As an example, let's look at the Web site of Katholieke Universiteit Leuven, a University located in Belgium (SiteAdvisor Analysis: kuleuven.ac.be). The site originally earned a red rating from SiteAdvisor due to a download which bundled an invasive browser plug-in. The Web site owner and loyal students immediately expressed their concern about our site warning. The Web site owner quickly informed us that as a result of our analysis, he had removed links to the questionable download from the site. Very encouraging.
Now You See it, Now You Don't. And Now You Do Again.
At first glance, the problem download did indeed appear to be removed from Katholieke Universiteit Leuven's site. Manually clicking around the site, we couldn’t find it. But our bots did. Lurking beneath the surface, the download was still alive and well. So, our rating for K.U. Leuven remained red.
Now what’s really the harm of a hidden download? If the site doesn’t provide an obvious link to it, does it really matter if it is still hosted somewhere by that site?
Yes.
You may not be able to find the elusive download through a link on the Web site, but there are other paths that could still make the download very much accessible:
1) The download has a unique address, so anyone who may know (or who bookmarked) the address can find it by navigating directly to it from their browser.
2) A search engine crawler may have found it and therefore it could still show up in search results.
3) Any number of other Web sites could be referencing and linking to the download even if the host site isn’t.
So, as long as the site is still hosting the download, the site remains accountable for the download’s safety.
After clarifying our methodology with K.U. Leuven’s Web site owner, he promptly removed any trace of the download in question. Our subsequent analysis confirmed the download’s disappearance and determined the site to be safe. It’s now rated green.
Ghost in the Machine
Like K.U. Leuven’s Web site owner, many site administrators may not realize that their sites are still haunted by the ghosts of downloads past. Jay, a concerned member of the support team at WeatherBug (SiteAdvisor Analysis: weatherbug.com) alerted us that our download analysis of WeatherBug’s site included Weatherbug version 5.02, a version that he claimed was two years out of date and no longer offered. This older version of WeatherBug’s software caused the site to receive a red SiteAdvisor rating. The newer version, which includes the MyWebSearch toolbar but was otherwise free from safety issues, would have caused the site to receive a yellow rating.
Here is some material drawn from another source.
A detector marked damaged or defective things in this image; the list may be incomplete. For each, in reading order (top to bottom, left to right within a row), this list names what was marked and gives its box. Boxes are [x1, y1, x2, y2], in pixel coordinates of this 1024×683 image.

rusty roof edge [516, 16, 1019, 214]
Apparently, while not explicitly offered on WeatherBug’s Web site, the older version of the download still existed somewhere on its domain. Once again, even though there were no direct links to the download from WeatherBug's site, the red culprit could still be accessed by others. After realizing this, WeatherBug removed the offending download, and the site’s rating is now yellow.
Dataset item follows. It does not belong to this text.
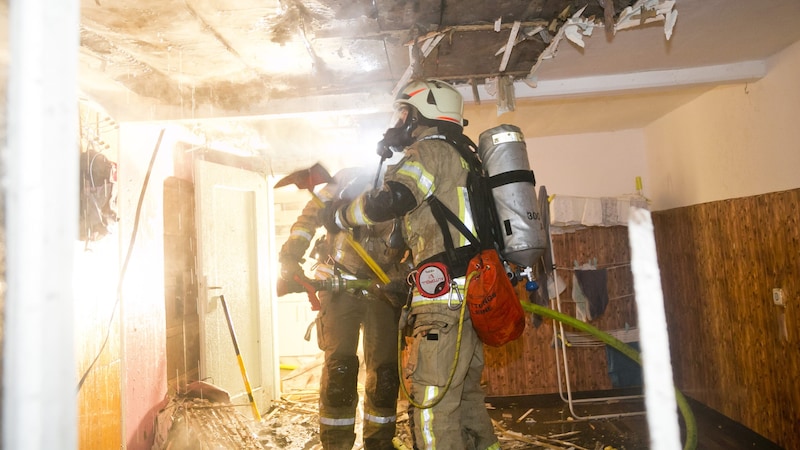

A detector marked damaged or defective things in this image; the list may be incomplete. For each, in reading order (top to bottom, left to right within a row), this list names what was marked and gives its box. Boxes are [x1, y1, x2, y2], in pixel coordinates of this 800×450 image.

charred ceiling [79, 0, 644, 118]
damaged ceiling [73, 0, 800, 161]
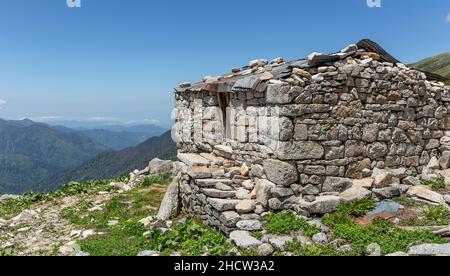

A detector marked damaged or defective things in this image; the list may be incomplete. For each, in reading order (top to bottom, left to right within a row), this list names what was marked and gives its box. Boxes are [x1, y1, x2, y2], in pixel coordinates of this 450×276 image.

rusty metal roof [175, 38, 446, 94]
Time for Some Spring Cleaning?
The Web changes quickly, but it can also create nearly indelible footprints. Once you put something out there, it can be found and referenced by any number of other sites. Cleaning up your site requires more than simply sweeping links under the rug. So, roll up your sleeves and give your site a good scrub of any download ghosts, particular those which may have been of somewhat ill-repute. And if our safety ratings can help you identify where in the attic to look for those ghosts, that's fine with us. We’re suckers for happy endings.

Comments
Few things...
1. Does the siteadvisor crawler respect the robots.txt file? If so can't a webmaster "fake" a better rating by just adding an entry to the file to prevent the siteadvisor crawler from looking for the download(s)? Also, I can't find anything about the siteadvisor crawler details (at least it's not obvious where the information can be found...). How would I go about preventing the crawler from examining my site? Would that incur a "yellow"/"red" rating?
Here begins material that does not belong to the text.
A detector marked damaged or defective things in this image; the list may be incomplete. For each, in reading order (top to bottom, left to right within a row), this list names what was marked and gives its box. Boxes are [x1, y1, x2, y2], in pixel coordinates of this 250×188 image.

2. Why isn't blog.siteadvisor.com listed on siteadvisor.com? It's not enough that just siteadvisor.com is listed, lumping "sub-domains" with the main site can be mis-leading.
3. Who watches the watchmen?
Posted by: Mememe | March 11, 2006 08:29 AM
Great reading, keep up the great posts.
Peace, JiggaDigga
Posted by: JiggaDigga | April 7, 2006 12:47 AM
How often is a site checked?
I wonder: What if a site turns "red" a few days after being declared "green"? Will it then take days, weeks, months to correct the fake-colour..?
In any case, steadvisor is a great idea!
Posted by: Mads Dam | April 12, 2006 04:14 PM